(Dataset rows)
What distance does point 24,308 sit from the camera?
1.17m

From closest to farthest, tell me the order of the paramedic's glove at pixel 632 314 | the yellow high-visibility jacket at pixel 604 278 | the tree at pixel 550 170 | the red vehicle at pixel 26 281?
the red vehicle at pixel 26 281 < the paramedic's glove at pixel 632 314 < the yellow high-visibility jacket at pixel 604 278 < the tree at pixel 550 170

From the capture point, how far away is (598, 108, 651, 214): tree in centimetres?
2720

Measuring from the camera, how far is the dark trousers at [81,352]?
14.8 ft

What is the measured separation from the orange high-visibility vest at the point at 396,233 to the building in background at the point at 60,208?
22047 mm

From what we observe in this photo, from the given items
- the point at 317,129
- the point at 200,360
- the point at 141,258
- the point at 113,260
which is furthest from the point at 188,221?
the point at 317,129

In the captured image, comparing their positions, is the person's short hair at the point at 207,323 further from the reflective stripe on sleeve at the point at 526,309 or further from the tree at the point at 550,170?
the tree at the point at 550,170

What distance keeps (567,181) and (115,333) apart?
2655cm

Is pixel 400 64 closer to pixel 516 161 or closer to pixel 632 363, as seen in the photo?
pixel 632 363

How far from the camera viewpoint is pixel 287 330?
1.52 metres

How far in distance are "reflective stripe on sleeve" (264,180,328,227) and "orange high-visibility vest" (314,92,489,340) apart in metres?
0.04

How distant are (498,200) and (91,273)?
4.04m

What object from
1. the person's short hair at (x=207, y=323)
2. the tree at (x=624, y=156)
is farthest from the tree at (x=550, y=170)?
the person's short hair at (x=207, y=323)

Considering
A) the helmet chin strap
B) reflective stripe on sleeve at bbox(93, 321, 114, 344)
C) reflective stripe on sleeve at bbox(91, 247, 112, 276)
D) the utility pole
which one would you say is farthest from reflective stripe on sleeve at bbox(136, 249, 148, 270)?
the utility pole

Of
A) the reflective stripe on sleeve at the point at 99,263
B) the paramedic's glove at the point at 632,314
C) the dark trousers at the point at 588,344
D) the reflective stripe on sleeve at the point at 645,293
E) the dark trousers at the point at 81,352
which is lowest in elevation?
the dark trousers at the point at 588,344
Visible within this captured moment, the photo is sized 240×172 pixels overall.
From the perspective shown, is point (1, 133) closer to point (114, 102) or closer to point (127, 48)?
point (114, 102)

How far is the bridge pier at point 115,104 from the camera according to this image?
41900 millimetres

Job —
Every line from the one containing "What object from" through the end of the entries above must be echoed exactly, with both ends kept.

Answer —
What object from
1. the person's short hair at (x=207, y=323)
2. the tree at (x=624, y=156)
is farthest from the tree at (x=550, y=170)?
the person's short hair at (x=207, y=323)

Considering
A) the helmet chin strap
B) reflective stripe on sleeve at bbox(93, 321, 114, 344)
C) reflective stripe on sleeve at bbox(91, 247, 112, 276)
D) the utility pole
which one would you say is farthest from reflective stripe on sleeve at bbox(136, 249, 148, 270)?
the utility pole

Of
A) the reflective stripe on sleeve at the point at 99,263
B) the paramedic's glove at the point at 632,314
C) the dark trousers at the point at 588,344
D) the reflective stripe on sleeve at the point at 645,293
E) the dark trousers at the point at 81,352
which is lowest in elevation?
the dark trousers at the point at 588,344
Visible within this captured moment, the photo is sized 240×172 pixels overall.
From the perspective shown, is point (1, 133) closer to point (114, 102) or closer to point (127, 48)?
point (114, 102)

How far is the bridge pier at point 115,104 from the camera according to this image?
41900 millimetres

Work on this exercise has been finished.